# Sentiment Analysis on Text Data

This notebook performs sentiment analysis using classical machine learning models and compares their performance.

## 1. Import Libraries

In [None]:

import pandas as pd
import numpy as np
import re

from sklearn.model_selection import train_test_split
from sklearn.feature_extraction.text import TfidfVectorizer
from sklearn.linear_model import LogisticRegression
from sklearn.naive_bayes import MultinomialNB
from sklearn.metrics import accuracy_score, confusion_matrix, classification_report


## 2. Load Dataset

In [None]:

df = pd.read_csv("data/sample_reviews.csv")
df.head()


## 3. Text Preprocessing

In [None]:

def clean_text(text):
    text = text.lower()
    text = re.sub(r'[^a-zA-Z\s]', '', text)
    return text

df['clean_review'] = df['review'].apply(clean_text)
df.head()


## 4. Train-Test Split

In [None]:

X = df['clean_review']
y = df['sentiment']

vectorizer = TfidfVectorizer(stop_words='english')
X_vectorized = vectorizer.fit_transform(X)

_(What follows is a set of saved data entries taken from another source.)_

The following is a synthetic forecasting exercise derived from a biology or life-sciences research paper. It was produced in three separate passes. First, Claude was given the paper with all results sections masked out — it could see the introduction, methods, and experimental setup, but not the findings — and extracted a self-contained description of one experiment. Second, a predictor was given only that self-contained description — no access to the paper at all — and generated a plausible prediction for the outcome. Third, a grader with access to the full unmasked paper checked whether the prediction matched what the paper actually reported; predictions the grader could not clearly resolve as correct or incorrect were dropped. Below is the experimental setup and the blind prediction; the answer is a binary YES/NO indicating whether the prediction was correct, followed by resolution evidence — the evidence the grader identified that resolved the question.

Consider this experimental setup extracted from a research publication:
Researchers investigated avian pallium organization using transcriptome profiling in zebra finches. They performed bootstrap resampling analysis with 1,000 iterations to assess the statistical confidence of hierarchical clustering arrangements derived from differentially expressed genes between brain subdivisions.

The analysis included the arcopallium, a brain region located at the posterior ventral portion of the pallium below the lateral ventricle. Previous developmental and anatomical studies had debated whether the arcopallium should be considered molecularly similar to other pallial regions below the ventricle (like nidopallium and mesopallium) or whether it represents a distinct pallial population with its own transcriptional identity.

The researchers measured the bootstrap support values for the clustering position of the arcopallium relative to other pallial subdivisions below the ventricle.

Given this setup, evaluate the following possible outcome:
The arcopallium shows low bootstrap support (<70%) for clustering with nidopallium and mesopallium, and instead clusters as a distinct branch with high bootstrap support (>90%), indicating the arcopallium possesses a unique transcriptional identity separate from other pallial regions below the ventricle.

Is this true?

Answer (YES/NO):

X_train, X_test, y_train, y_test = train_test_split(
    X_vectorized, y, test_size=0.2, random_state=42
)


## 5. Model 1: Logistic Regression

In [None]:

lr_model = LogisticRegression(max_iter=1000)
lr_model.fit(X_train, y_train)

lr_predictions = lr_model.predict(X_test)
lr_accuracy = accuracy_score(y_test, lr_predictions)

print("Logistic Regression Accuracy:", lr_accuracy)


## 6. Model 2: Multinomial Naive Bayes

In [None]:

nb_model = MultinomialNB()
nb_model.fit(X_train, y_train)

nb_predictions = nb_model.predict(X_test)
nb_accuracy = accuracy_score(y_test, nb_predictions)

print("Naive Bayes Accuracy:", nb_accuracy)


## 7. Model Evaluation

In [None]:

print("Logistic Regression Confusion Matrix")
print(confusion_matrix(y_test, lr_predictions))

print("\nNaive Bayes Confusion Matrix")
print(confusion_matrix(y_test, nb_predictions))

print("\nClassification Report (Logistic Regression)")
print(classification_report(y_test, lr_predictions))


## 8. Model Comparison

In [None]:

results = pd.DataFrame({
    'Model': ['Logistic Regression', 'Naive Bayes'],
    'Accuracy': [lr_accuracy, nb_accuracy]
})
results


## 9. Conclusion

This project demonstrates an end-to-end ML workflow and comparison of classical models.